SUPPLIED TEXT →
- - - - - - -
We’ll cover both of these concepts in great detail in later chapters, but for now type in the sqrt(10) into your Console (or copy and paste it into the Console), and then hit return.

## [1] 3.162278

Throughout this book, you will be entering R code into a script or the console. The R code is shown in shaded blocks in the document, and can be copied and pasted if desired. We’ll show you R’s response in a separate block that contains double-hash tags (##). These double-hash tags won’t appear in your output – we’ve added it here to clearly separate the R input from the R output.

You’ve just used one of R’s functions called sqrt and passed the value 10 to it. This means that you want R to evaluate the square root of 10. The answer is 3.162. You may have more or fewer decimals….don’t worry about that for now. Also, we’ll cover what the [1] in the output means later.

Now try typing in Sqrt(10) in your console:

Error in Sqrt(10) : could not find function "Sqrt"

The important take-home point here is that R is case sensitive. Never forget this!

2.2 The Editor Pane

Normally, you would not interact directly with the Console, but instead would type your code into a “script file”, and then “send” the code from the script to the console, where R will execute it. The script file will be your long-term record of what code you ran; the console will only keep a short-term record of it (which can be accessed using the up-arrow).

If you type commands into the Console, but don’t save them in your script, those commands will be lost to future R sessions unless you take actions to save your R history (described later).

Let’s create our first script. In RStudio, go to main toolbar, and choose File | New File | R Script. You should see a blank document in the upper left panel of RStudio.

Type (or copy) the following two lines of code (shown in the gray box below), and paste it into your new script.

# get the square root of 10

In R, lines of code that are preceded by the # symbol are considered “comments”. So get the square root of 10 is a comment. Make sure to paste in the comments too!
- - - - - - -
DATA EXCERPT →
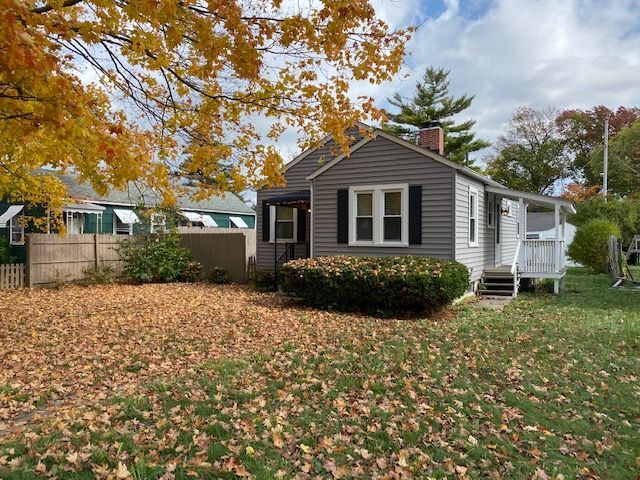 Primary Photo - 48 Orel Avenue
- - - - - - -
TASK PROMPT → Translate this sentence from the R tutorial text into Spanish: "The important take-home point here is that R is case sensitive." The data is separate material, distinct from the R tutorial text.

EXPECTED OUTPUT → Lo importante que hay que recordar aquí es que R distingue entre mayúsculas y minúsculas.